This week's edition of Four Panels and the Truth will hopefully be the most shamelessly autobiographical offering for quite some time. Despite my generally unchecked megalomania I'm dedicated to making this strip about law school, not about me. That being said, however, I can't help but think that the four-part misadventure related herein is not in any way unique, since any law school is bound to be at least in part a refugee camp for the bright and directionless. I mean, you know, if you want to be a doctor, or a professor, or anybody else with a legitimate "D" in their degree, you need to start young. At least by junior year you need to have your act together, declare the right major, take the right classes, tea-bag the right professors, and clear a path toward academic righteousness. Not so for law school. All you need is a Bachelor's degree and four hours to kill and you're on your way to court.
So it was only natural that when Berkeley spat me out with a Physics degree taped to my back I floundered in a drunken haze for a few months before sending $60 checks all over the country in the hopes that somewhere, somehow, a kind-hearted admissions officer would find my life story of ne'er-do-wellity endearing. Next thing you know it's name tags, taquitos, and cheap beer in tiny plastic cups.
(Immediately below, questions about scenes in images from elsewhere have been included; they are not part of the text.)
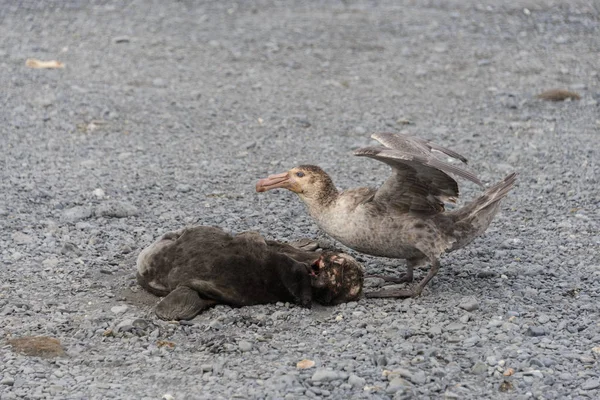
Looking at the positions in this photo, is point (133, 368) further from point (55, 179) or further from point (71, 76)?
point (71, 76)

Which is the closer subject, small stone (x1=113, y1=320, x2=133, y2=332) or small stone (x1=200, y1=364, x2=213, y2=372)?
small stone (x1=200, y1=364, x2=213, y2=372)

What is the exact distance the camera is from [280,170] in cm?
915

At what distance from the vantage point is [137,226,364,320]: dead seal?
6.18 metres

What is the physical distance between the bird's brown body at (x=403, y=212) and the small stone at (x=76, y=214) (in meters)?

As for the Suisun City reference, this should be a lesson to all to register for the LSAT early, god damn it. I had to fill in my bubbles thirty five miles away from the convenient classrooms of UCB, at a test site that they practically had to build to accomodate overflow test-takers. On the plus side, Solano Valley Community College is just a pig scrotum's throw away from the Northern California Jelly Belly factory, which made the following thing happen:
[In the hallway after the LSAT.]
Me: Who will follow me to the Jelly Belly facory?
Some girl: Oh, it's no fun on the weekends. All the machines are off and there's nobody there.
This guy Mike: I'll go.
I still have my paper hat.
Having just completed the June 2003 LSAT, I'm glad it's over. Altho no Jelly Belly factories nearby, there were a number of homeless people scattered about campus that gave one the stark realization that maybe THEY actually understood law more than anyone.